Work to be completed: Reproduce exactly the lines from the one containing "Of the list" through the last line of the data, both ends included.

(Extracted data entries)
(begin)

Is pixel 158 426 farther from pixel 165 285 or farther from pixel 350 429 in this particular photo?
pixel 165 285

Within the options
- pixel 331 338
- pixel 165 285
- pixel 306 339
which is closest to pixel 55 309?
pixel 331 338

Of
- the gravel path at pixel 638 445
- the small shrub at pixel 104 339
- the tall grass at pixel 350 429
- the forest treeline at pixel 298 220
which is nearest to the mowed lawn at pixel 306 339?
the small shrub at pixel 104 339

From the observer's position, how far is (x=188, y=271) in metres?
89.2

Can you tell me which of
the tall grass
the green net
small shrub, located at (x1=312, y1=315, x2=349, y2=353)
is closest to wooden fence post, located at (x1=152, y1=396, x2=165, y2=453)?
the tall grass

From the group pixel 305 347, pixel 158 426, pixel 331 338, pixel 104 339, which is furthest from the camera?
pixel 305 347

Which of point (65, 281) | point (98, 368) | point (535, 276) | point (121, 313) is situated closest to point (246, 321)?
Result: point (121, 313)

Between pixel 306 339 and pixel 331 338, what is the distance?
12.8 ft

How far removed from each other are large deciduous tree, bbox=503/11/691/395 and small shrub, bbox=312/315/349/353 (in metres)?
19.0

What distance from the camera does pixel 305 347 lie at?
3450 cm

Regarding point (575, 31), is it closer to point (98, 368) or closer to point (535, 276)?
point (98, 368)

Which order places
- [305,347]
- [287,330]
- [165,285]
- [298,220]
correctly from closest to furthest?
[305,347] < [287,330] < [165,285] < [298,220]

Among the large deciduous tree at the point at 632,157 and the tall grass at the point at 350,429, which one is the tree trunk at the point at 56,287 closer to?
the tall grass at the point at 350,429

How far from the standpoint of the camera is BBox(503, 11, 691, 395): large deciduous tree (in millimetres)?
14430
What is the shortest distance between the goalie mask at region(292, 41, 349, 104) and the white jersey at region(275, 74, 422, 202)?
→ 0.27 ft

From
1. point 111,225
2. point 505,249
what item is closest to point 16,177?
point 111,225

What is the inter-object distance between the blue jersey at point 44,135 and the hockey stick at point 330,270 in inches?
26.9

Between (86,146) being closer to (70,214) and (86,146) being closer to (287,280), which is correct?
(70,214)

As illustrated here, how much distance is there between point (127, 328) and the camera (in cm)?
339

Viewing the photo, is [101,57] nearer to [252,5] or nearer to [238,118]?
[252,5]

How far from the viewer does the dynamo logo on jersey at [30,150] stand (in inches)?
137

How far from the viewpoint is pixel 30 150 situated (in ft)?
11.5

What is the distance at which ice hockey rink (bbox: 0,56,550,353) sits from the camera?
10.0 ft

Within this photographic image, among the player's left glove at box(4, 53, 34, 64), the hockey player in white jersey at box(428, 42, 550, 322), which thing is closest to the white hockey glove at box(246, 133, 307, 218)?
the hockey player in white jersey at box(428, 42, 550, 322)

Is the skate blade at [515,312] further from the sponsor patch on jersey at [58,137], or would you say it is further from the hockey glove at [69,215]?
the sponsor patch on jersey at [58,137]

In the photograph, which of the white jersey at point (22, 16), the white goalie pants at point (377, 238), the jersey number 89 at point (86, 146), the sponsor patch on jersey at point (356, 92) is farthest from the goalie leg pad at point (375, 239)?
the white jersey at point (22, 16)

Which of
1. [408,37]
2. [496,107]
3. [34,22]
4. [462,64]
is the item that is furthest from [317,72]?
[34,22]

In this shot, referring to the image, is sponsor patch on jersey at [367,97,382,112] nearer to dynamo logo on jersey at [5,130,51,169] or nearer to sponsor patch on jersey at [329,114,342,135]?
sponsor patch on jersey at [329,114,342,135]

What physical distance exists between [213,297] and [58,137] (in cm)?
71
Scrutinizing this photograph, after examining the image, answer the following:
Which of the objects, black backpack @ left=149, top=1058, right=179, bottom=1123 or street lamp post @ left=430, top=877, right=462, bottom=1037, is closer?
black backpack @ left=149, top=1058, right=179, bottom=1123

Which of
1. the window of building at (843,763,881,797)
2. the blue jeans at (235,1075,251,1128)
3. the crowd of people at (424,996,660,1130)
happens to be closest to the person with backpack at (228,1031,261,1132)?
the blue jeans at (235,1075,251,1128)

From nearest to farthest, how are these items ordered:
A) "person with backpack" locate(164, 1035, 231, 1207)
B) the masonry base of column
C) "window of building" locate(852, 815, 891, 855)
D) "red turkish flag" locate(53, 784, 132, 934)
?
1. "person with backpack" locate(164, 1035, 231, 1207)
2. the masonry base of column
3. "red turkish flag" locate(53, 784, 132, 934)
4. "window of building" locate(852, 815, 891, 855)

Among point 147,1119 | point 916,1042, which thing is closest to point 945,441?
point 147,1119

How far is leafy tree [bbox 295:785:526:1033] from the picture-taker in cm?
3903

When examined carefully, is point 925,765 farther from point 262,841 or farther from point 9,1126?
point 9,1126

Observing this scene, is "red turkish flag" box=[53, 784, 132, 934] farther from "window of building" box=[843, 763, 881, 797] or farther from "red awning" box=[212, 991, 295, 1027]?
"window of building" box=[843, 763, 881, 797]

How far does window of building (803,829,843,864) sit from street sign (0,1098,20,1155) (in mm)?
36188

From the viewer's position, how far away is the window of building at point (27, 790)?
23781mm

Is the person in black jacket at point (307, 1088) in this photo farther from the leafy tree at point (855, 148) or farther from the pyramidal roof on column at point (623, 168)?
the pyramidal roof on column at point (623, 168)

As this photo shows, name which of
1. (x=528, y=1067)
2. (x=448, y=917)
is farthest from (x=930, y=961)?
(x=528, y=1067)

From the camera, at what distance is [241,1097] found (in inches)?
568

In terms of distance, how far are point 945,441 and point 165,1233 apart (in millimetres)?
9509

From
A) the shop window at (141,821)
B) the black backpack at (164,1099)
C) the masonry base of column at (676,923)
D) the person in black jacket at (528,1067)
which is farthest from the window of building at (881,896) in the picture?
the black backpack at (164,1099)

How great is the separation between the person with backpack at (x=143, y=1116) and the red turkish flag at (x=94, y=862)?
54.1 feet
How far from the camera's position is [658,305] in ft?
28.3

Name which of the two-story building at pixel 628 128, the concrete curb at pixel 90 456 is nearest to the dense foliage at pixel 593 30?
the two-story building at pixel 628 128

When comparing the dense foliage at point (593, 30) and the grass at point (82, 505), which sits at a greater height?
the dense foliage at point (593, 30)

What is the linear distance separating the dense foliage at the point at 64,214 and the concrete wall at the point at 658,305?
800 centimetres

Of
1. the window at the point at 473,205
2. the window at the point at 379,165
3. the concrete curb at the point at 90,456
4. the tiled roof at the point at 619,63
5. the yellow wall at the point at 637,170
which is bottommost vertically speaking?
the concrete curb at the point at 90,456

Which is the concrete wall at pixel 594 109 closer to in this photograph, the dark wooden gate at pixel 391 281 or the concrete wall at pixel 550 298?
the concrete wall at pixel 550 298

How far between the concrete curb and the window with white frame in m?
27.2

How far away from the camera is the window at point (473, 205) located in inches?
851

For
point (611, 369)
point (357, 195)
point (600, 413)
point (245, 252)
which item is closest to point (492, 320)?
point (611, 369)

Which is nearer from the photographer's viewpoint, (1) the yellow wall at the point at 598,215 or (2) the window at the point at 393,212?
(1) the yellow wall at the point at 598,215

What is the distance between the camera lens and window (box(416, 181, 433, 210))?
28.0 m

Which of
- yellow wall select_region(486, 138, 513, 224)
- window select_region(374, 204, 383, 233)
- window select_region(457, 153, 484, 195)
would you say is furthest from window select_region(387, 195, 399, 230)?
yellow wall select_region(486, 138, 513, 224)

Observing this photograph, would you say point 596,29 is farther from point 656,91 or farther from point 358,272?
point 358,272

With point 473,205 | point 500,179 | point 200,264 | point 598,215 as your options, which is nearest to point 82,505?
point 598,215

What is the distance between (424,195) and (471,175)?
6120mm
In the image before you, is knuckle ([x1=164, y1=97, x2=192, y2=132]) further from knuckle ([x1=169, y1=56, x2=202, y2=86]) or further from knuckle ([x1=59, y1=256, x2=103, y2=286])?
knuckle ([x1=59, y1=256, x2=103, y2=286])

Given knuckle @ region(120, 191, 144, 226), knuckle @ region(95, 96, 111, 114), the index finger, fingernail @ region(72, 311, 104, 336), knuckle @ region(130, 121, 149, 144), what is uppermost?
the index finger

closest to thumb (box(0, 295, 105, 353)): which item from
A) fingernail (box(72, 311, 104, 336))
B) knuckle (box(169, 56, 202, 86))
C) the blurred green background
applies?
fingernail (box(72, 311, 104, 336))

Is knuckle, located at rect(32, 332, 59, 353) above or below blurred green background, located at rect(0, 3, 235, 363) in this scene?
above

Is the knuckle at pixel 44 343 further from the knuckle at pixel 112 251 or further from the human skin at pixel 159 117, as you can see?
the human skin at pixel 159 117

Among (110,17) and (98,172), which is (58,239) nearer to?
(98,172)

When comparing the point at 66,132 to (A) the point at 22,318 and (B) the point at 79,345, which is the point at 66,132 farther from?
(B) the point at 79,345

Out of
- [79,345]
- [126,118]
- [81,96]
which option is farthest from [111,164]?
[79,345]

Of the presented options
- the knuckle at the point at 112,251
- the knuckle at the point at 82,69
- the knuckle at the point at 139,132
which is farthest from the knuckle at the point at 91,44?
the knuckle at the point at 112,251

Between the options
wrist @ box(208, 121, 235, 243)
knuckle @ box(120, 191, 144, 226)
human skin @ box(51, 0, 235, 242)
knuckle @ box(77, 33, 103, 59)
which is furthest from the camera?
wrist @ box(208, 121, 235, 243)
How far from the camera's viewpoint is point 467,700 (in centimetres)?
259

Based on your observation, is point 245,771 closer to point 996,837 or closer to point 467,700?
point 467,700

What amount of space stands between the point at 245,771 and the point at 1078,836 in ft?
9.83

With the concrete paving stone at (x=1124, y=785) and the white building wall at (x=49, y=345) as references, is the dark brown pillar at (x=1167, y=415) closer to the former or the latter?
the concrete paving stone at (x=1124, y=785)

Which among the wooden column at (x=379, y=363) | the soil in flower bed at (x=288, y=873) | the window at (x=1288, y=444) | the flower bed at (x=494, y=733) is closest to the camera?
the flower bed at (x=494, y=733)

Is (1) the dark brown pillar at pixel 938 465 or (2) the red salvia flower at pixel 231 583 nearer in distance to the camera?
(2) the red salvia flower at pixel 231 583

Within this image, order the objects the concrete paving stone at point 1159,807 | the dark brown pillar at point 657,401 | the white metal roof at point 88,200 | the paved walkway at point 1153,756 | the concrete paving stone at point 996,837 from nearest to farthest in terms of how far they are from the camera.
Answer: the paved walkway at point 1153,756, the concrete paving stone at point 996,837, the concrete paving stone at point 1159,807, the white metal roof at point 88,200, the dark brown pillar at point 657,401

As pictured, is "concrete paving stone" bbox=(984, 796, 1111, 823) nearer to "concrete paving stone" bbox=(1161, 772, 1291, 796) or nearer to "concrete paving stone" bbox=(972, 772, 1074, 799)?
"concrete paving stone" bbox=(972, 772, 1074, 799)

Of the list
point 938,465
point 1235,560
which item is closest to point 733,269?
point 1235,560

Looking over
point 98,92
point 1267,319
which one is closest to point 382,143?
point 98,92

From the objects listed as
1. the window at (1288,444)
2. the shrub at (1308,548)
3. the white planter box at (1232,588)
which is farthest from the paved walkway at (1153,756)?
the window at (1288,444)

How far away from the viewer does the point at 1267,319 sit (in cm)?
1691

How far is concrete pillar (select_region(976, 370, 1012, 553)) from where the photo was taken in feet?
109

(end)

Output for this task:
Of the list
point 938,465
point 1235,560
which item is closest to point 733,269?
point 1235,560

Looking over
point 98,92
point 1267,319
which one is closest to point 382,143?
point 98,92

From the objects listed as
1. the window at (1288,444)
2. the shrub at (1308,548)
3. the white planter box at (1232,588)
which is farthest from the paved walkway at (1153,756)?
the window at (1288,444)

How far away from the viewer does the point at 1267,319 sit (in cm)?
1691

How far is concrete pillar (select_region(976, 370, 1012, 553)) from where the photo was taken in feet?
109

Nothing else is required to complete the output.